Rudraveena  (; referring to the instrument of the same name) is a 1988 Indian Telugu-language musical-drama film written and directed by K. Balachander. Produced by Nagendra Babu Anjana Productions, the film stars Chiranjeevi and Shobana alongside Tamil actor Gemini Ganesan which marked one of his rare appearances in Telugu films. It also marked the acting debut of Kannada actor and filmmaker Ramesh Aravind in Telugu cinema. P. L. Narayana, Prasad Babu, Sumithra, Devilalitha, and Brahmanandam play supporting roles.

Rudraveena focuses on the ideological conflicts between 'Bilahari' Ganapathi Sastry, a reputed carnatic musician and his younger son Suryanarayana "Suryam" Sastry. Sastry's discrimination towards the people belonging to lower castes is criticised by his son, Suryam, who believes in society's welfare and walks out for good later. The events that led to the change in Sastry's views form the remaining part of the story. Ganesh Patro wrote the film's dialogue and worked on the script with Balachander for two months, though it was tweaked many times during the shoot. Ilaiyaraaja composed the soundtrack and background score. R. Raghunadha Reddy was the director of photography. Ganesh Kumar edited the film and Mohanam was the art director.

**Record excerpts**

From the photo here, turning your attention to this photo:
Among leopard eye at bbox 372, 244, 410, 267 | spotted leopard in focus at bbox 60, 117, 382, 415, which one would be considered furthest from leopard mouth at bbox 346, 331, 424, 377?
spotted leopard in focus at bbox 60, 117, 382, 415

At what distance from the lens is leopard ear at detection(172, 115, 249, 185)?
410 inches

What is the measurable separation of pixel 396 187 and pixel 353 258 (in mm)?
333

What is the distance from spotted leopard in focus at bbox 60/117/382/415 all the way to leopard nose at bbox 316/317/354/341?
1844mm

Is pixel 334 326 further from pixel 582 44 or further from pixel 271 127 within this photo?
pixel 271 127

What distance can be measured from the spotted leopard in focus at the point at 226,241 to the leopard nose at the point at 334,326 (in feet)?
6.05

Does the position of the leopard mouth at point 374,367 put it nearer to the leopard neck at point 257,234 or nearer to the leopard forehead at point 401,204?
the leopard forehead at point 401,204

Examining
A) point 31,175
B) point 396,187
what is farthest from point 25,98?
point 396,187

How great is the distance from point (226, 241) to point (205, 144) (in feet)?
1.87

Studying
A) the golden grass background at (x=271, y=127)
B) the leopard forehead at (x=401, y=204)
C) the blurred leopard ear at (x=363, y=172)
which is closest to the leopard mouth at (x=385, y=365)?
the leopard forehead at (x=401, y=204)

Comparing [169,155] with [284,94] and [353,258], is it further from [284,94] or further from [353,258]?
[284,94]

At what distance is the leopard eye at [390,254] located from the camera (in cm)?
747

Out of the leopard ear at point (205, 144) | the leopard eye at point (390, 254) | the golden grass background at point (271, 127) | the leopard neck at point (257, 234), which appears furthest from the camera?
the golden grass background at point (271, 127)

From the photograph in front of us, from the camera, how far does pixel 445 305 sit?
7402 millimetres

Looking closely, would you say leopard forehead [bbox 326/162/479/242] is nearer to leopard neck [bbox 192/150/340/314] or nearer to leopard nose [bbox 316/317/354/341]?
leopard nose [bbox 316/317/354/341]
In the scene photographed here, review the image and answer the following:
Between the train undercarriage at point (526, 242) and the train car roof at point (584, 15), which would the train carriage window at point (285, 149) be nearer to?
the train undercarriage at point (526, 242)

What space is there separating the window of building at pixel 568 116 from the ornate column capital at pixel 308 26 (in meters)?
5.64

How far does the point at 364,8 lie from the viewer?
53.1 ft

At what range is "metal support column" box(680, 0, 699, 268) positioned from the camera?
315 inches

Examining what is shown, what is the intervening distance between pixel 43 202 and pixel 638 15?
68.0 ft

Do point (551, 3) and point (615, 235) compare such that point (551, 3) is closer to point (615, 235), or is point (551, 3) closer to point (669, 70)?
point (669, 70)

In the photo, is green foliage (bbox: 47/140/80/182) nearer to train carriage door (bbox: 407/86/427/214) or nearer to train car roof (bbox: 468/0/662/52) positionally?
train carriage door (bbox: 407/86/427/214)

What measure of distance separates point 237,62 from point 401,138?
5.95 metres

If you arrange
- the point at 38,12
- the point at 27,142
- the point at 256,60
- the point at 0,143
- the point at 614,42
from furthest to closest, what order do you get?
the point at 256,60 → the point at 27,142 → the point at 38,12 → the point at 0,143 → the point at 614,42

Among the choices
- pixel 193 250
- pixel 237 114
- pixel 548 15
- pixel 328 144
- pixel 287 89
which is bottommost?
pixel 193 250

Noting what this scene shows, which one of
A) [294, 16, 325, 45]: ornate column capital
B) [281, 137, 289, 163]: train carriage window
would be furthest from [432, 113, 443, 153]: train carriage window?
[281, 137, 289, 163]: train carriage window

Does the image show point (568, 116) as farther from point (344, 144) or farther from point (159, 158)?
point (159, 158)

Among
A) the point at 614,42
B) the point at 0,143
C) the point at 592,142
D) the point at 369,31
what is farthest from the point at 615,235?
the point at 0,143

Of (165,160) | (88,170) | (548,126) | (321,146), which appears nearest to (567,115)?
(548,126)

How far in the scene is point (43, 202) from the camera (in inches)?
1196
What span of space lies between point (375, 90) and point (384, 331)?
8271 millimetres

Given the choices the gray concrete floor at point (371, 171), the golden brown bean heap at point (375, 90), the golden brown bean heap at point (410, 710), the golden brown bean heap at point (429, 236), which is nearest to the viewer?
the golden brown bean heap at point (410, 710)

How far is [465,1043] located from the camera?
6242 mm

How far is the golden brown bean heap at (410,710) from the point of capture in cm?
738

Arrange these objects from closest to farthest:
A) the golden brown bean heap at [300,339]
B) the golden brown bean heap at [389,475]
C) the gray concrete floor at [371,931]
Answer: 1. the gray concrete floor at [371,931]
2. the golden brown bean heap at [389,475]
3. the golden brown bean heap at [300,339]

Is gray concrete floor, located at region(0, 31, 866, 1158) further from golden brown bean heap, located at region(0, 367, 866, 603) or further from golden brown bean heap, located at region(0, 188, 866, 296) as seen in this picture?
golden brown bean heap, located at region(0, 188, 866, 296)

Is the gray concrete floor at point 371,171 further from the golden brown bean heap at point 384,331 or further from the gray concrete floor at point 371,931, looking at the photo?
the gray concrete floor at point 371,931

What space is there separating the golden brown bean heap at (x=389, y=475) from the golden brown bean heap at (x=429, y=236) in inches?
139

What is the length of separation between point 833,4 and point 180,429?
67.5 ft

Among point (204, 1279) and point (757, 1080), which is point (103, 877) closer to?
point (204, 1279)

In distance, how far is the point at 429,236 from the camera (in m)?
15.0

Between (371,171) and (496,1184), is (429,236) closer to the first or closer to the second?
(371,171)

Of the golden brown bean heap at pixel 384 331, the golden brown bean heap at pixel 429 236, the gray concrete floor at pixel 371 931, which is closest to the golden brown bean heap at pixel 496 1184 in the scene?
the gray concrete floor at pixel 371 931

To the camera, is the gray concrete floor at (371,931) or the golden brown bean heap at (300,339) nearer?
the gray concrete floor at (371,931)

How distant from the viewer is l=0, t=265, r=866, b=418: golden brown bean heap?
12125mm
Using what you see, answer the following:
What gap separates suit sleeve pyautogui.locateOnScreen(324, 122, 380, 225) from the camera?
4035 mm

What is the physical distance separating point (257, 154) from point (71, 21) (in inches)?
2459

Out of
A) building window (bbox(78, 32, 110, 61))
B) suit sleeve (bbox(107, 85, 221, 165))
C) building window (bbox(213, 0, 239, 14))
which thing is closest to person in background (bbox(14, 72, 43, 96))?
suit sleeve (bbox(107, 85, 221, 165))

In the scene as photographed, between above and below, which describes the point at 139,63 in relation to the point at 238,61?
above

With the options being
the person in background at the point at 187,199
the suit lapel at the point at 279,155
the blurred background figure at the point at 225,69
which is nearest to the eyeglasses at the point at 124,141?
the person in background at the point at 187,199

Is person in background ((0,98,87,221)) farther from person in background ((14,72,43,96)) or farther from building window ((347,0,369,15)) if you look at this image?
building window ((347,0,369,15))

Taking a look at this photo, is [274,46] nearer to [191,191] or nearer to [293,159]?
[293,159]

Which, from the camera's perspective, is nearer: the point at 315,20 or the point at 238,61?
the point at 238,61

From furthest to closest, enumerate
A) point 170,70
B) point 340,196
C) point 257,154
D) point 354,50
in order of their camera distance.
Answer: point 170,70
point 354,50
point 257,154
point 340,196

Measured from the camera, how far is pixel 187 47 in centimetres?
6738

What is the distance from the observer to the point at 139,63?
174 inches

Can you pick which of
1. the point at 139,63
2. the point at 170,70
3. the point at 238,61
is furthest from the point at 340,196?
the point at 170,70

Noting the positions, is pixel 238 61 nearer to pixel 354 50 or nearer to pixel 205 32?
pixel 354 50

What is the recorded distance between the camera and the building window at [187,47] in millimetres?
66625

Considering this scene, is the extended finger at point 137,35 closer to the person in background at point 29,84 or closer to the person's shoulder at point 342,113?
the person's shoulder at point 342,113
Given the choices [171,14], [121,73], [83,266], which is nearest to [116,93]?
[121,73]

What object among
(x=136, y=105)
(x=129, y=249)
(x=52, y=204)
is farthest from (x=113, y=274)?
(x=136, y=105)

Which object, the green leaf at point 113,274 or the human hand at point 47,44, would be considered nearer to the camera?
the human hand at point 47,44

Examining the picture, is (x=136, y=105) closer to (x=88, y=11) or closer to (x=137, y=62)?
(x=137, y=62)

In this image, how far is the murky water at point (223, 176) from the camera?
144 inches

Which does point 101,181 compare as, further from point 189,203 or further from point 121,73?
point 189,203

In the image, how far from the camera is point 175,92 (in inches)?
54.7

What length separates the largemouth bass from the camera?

**Study questions**
**1)** Condense the paragraph of the article on Rudraveena that begins "Rudraveena focuses on the ideological conflicts" into a short bulleted list that keeps its main facts.
**2)** Duplicate everything in the article on Rudraveena from "Rudraveena focuses on" down to "the art director.".
Work only from the article on Rudraveena.

**Results of the tasks**
**1)**
- The film centers on the ideological conflict between 'Bilahari' Ganapathi Sastry, a reputed carnatic musician, and his younger son, Suryanarayana "Suryam" Sastry.
- Suryam believes in society's welfare. He criticizes his father's discrimination against lower castes and later leaves for good.
- The rest of the story covers the events that changed Sastry's views.
- Ganesh Patro wrote the dialogue and worked on the script with Balachander for two months. The script was tweaked many times during the shoot.
- Ilaiyaraaja composed the soundtrack and background score.
- R. Raghunadha Reddy was director of photography, Ganesh Kumar edited the film, and Mohanam was art director.

**2)**
Rudraveena focuses on the ideological conflicts between 'Bilahari' Ganapathi Sastry, a reputed carnatic musician and his younger son Suryanarayana "Suryam" Sastry. Sastry's discrimination towards the people belonging to lower castes is criticised by his son, Suryam, who believes in society's welfare and walks out for good later. The events that led to the change in Sastry's views form the remaining part of the story. Ganesh Patro wrote the film's dialogue and worked on the script with Balachander for two months, though it was tweaked many times during the shoot. Ilaiyaraaja composed the soundtrack and background score. R. Raghunadha Reddy was the director of photography. Ganesh Kumar edited the film and Mohanam was the art director.